Run the production pipeline and a "better" pipeline (bigger model, stricter prompt) side by side on the same inputs. Log every disagreement. The disagreements are a curated dataset of your worst cases — the place to focus eval effort.

Shadow mode pairs naturally with continuous agent regression testing: today's shadow divergences become tomorrow's regression tests.

Technique 4: tool-call mutation testing

Introduce controlled faults at the tool-call boundary:

  • Return empty results.
  • Return the right schema with wrong content.
  • Return a timeout error.
  • Return 10× more results than normal.

For each mutation, check that the supervisor/agent handles it gracefully. Any mutation that produces a confident wrong answer is a latent prod bug. See hierarchical agent supervisor pattern for where recovery logic belongs.

Technique 5: log-based span diffing

Use a trace visualiser that lets you diff two runs span-by-span. Open the failing run next to a passing run for the same task. The first diverging span is where the bug lives.

Three visualisers that support diffing (as of April 2026):

  • Langfuse — open-source, self-hostable.
  • Arize Phoenix — OSS with hosted option.
  • Braintrust — commercial, strongest diff UX.

More on the space in agent trace visualization tools.

Technique 6: the prompt-archaeology trick

Sometimes the bug is not in the current prompt — it is in the summarisation that fed into it three turns ago. Inspect the actual tokens the failing model saw. Copy them verbatim into a fresh conversation with the same model. If the bug reproduces, you have isolated it to prompt content; if not, the bug is in the runtime (tool-call handling, state persistence).

This sounds obvious until you realise most agent frameworks hide the final rendered prompt behind abstractions. Dump the raw payload.

A debugging checklist for production incidents

When a multi-agent run fails in production, work through this in order:

  1. Does it reproduce? If no, capture traces and wait. Non-reproducing incidents are data-collection problems first.
  2. Is the model version stable? Vendor updates silently break things. Pin model IDs in all calls.
  3. Is it the supervisor or a worker? Inspect the span tree; the first span with bad output is the origin.
  4. Is the bad output caused by a bad input or a bad prompt? Run the worker alone with the captured input. If it fails in isolation, fix the prompt. If not, fix the caller.
  5. Is retry making it worse? Some retries inherit corrupted state. Make sure the retry starts from the pre-failure checkpoint.
  6. Is token usage abnormal? Unexpected cost spikes correlate with runaway loops — see reducing agent api costs.
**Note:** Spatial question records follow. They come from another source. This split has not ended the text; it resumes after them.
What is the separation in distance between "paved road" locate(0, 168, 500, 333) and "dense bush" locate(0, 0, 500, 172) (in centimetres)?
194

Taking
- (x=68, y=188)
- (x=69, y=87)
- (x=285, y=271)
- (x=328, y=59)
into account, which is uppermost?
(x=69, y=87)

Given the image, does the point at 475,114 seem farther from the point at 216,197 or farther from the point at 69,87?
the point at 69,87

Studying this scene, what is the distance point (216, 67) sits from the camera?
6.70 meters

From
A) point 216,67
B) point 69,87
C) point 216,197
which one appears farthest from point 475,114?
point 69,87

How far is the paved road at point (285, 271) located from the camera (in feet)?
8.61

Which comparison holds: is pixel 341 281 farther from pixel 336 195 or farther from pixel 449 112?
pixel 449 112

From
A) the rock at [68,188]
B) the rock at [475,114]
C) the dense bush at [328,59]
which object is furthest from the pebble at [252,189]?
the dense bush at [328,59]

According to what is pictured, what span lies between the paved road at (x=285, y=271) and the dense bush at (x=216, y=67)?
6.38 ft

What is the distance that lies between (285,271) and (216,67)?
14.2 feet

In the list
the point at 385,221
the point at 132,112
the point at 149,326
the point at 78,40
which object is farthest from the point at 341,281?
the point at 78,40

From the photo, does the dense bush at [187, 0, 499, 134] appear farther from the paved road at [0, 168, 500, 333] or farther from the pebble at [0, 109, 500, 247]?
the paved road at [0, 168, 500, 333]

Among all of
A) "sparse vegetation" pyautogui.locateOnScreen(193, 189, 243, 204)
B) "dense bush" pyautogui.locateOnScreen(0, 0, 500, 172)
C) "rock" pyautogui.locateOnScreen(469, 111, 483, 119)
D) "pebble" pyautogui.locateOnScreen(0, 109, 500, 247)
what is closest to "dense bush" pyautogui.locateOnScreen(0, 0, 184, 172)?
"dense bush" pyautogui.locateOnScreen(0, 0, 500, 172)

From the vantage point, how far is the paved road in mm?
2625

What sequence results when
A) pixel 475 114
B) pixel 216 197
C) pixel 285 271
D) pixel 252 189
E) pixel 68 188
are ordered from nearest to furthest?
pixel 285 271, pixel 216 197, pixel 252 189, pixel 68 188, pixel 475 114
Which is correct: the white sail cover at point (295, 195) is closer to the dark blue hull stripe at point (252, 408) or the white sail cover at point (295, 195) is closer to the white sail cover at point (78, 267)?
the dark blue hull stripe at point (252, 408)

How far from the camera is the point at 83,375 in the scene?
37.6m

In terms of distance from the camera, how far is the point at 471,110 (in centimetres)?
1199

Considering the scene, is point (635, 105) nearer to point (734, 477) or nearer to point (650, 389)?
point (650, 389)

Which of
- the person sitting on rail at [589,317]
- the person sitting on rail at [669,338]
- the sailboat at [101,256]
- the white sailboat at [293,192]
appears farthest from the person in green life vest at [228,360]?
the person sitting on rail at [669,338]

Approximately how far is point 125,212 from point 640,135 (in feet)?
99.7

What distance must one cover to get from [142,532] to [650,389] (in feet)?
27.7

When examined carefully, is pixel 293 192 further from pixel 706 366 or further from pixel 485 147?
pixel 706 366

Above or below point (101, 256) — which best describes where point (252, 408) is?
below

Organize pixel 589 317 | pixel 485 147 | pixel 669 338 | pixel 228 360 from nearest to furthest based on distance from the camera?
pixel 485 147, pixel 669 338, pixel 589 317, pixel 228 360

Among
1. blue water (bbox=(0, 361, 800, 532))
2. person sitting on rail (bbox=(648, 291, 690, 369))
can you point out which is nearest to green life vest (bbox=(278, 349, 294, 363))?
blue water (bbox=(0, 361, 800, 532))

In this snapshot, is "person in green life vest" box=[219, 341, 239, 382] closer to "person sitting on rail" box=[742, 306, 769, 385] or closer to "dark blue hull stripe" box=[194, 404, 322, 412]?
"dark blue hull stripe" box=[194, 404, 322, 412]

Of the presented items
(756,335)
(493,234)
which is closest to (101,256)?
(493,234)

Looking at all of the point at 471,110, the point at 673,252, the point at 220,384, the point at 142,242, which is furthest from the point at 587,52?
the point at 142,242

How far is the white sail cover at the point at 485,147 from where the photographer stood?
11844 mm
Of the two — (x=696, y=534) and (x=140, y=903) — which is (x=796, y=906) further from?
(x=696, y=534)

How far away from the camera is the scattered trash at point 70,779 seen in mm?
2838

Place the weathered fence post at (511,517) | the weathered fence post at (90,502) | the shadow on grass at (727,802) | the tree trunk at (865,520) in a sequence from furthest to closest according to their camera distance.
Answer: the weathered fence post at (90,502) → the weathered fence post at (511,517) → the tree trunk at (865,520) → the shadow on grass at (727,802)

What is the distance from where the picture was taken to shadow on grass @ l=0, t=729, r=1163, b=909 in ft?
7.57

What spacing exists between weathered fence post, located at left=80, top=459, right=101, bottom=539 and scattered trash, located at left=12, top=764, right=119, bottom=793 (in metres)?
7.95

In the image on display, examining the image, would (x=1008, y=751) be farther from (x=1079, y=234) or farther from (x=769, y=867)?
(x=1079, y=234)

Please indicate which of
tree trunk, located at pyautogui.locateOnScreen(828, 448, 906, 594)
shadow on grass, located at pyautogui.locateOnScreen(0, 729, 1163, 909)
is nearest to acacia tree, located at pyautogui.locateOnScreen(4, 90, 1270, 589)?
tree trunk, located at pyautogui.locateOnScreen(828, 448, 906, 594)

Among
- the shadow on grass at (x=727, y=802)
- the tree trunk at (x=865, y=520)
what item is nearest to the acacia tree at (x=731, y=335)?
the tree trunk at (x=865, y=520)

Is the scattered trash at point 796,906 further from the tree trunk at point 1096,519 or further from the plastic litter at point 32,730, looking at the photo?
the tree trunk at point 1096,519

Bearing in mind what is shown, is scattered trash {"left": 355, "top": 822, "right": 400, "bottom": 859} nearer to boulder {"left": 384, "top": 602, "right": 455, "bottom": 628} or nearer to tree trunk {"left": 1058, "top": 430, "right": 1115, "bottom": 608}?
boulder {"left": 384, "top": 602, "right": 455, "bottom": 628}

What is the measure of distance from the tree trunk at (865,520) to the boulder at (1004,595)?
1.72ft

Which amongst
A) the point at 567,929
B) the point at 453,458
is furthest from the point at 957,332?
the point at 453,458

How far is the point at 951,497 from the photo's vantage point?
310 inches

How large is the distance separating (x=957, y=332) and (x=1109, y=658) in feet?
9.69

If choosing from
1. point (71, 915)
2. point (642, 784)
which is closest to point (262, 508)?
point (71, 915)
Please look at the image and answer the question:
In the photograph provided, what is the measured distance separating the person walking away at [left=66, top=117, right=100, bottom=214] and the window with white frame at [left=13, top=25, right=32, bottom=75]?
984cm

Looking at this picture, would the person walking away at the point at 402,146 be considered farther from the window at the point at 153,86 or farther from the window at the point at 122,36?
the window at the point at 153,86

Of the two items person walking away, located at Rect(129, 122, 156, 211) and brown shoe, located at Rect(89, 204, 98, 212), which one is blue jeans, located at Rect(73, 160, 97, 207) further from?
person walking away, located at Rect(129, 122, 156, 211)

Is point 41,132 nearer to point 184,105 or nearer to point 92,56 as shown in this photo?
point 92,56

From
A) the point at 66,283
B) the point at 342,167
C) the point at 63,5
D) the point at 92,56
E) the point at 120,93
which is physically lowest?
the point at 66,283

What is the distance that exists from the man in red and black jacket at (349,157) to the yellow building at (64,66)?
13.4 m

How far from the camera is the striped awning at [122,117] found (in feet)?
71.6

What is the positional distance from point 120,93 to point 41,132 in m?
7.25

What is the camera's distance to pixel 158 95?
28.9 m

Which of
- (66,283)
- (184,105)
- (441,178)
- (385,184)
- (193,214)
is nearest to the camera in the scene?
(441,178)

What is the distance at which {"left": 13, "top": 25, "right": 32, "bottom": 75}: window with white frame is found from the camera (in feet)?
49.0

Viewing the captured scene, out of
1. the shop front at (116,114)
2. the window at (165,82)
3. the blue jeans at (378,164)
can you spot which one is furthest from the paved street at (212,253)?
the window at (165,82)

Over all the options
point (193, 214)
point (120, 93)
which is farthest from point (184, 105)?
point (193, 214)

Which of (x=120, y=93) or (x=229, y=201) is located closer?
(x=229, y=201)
Tools worth installing today

  • Langfuse — traces, replay, eval. Open source.
  • Pytest-recording / cassette libraries — check trace snapshots into git.
  • LiteLLM proxy — one place to intercept, log, and mutate every LLM call.
  • Custom middleware for your agent framework — because production debugging always needs a hook your framework does not expose.

What changes as systems grow

Single-agent debugging is about the prompt. Multi-agent debugging is about the edges between agents — the handoff format, the error semantics, the retry policy. Budget accordingly: in a mature multi-agent system, debugging tools and replay infrastructure end up costing as much as the agents themselves. It is worth it.